If you’re wondering why countries would do that next year when they didn’t this year, you’re not alone. Given the already deep urgency of climate change, it’s hard to imagine what more could move the needle. Jennifer Morgan, the head of Greenpeace International, says that the pressure on governments from activists and youth will only grow. “After this meeting, 1.5 is still barely alive,” says Morgan. “What would give me confidence is the people-power that exists around the world—and that is just growing…. it’s a chance to hold governments accountable to the promises that they have made on the world stage.”

It’s also true that as the COVID-19 pandemic eases, governments will have additional space—fiscal and otherwise—to delve more deeply into the nuts and bolts of climate policy. Over the last couple of weeks at Glasgow, on the sidelines of the formal negotiations, some encouraging signs emerged of nascent programs that might convince some countries to go further. For example, negotiators from the U.S., U.K., Germany, France and the European Union announced they are working on an $8.5 billion deal with South Africa to help it transition away from coal—that partnership that could serve as a model for other countries.

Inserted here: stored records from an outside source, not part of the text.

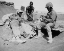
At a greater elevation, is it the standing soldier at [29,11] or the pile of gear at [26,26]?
the standing soldier at [29,11]

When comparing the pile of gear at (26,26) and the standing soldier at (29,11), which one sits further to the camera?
the standing soldier at (29,11)

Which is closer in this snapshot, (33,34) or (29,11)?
(33,34)

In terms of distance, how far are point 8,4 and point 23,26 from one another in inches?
732

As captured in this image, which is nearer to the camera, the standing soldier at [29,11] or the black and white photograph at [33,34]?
the black and white photograph at [33,34]

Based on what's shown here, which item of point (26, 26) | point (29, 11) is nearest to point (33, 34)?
point (26, 26)

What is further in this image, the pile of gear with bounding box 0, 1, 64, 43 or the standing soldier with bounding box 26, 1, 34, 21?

But for rich countries to win over their less-wealthy counterparts with those types of programs would likely require a broader effort to engender trust. In the final days of the talks in Glasgow, negotiations in large part centered around a push for rich countries to provide adequate funding for poor countries to adapt to the effects of climate change, and to help pay for the inevitable damages and financial losses of increasing droughts, floods, and other climate-related events. As representatives of poorer, more vulnerable countries have made clear, historical emissions of richer countries have largely fueled their accrual of wealth, while putting other parts of the world at risk to the effects of those emissions. The final deal includes a call to double finance for adaptation as well as a promise to work further on the issue of loss and damage.

Many critics of international climate talks will likely say none of this really matters when it comes to getting the world to slash emissions. Real action happens in response to economic factors—at manufacturing plants, in offices and with consumers—or at the very least in response to laws or rules. It’s true of course that the negotiators who gathered in Glasgow have no direct power to intervene on the ground in other countries, but collectively setting the direction can’t hurt.